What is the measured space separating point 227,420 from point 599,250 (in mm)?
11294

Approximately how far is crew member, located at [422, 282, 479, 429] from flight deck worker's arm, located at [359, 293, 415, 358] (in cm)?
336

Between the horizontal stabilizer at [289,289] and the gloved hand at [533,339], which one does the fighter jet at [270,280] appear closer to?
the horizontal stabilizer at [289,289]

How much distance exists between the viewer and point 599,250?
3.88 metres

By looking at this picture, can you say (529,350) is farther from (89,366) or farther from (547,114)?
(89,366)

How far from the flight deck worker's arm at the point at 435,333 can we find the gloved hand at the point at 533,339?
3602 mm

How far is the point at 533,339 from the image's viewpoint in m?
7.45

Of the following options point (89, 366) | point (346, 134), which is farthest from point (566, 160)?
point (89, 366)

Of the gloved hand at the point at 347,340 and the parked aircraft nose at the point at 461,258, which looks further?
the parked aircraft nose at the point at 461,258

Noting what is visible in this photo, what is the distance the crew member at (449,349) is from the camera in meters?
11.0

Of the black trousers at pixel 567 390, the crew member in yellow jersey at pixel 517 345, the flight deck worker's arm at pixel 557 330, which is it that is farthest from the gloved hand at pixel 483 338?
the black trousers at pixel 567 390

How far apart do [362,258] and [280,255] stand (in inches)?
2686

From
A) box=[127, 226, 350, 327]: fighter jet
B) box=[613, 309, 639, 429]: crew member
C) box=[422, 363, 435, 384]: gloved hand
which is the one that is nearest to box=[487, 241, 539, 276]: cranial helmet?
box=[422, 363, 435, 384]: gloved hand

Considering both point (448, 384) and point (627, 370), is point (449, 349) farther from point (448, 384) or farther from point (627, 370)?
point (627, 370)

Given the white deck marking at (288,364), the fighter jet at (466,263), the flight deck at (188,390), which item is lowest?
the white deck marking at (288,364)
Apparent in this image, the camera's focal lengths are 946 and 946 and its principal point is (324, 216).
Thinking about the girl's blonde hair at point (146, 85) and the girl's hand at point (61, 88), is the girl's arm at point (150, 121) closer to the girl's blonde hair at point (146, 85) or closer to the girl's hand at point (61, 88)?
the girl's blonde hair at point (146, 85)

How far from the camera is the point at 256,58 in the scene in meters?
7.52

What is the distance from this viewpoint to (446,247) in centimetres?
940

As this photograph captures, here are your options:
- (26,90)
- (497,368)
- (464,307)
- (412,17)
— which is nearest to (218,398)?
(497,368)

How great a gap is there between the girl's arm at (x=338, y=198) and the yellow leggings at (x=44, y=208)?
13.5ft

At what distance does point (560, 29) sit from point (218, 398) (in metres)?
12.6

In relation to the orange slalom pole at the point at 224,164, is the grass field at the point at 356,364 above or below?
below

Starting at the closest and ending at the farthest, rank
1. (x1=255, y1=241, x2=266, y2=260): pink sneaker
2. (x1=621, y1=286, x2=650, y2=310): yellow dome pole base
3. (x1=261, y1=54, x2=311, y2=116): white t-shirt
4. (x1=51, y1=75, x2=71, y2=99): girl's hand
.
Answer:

● ● ● ● ●

The request:
Render the listing as a Markdown table with columns "Row" and "Line". Include everything from the first line of the listing through the line containing "3.88 metres", and leave out blank lines.

Expected answer:
| Row | Line |
|---|---|
| 1 | What is the measured space separating point 227,420 from point 599,250 (in mm)? |
| 2 | 11294 |
| 3 | Approximately how far is crew member, located at [422, 282, 479, 429] from flight deck worker's arm, located at [359, 293, 415, 358] (in cm)? |
| 4 | 336 |
| 5 | Between the horizontal stabilizer at [289,289] and the gloved hand at [533,339], which one does the fighter jet at [270,280] appear closer to? |
| 6 | the horizontal stabilizer at [289,289] |
| 7 | How much distance exists between the viewer and point 599,250? |
| 8 | 3.88 metres |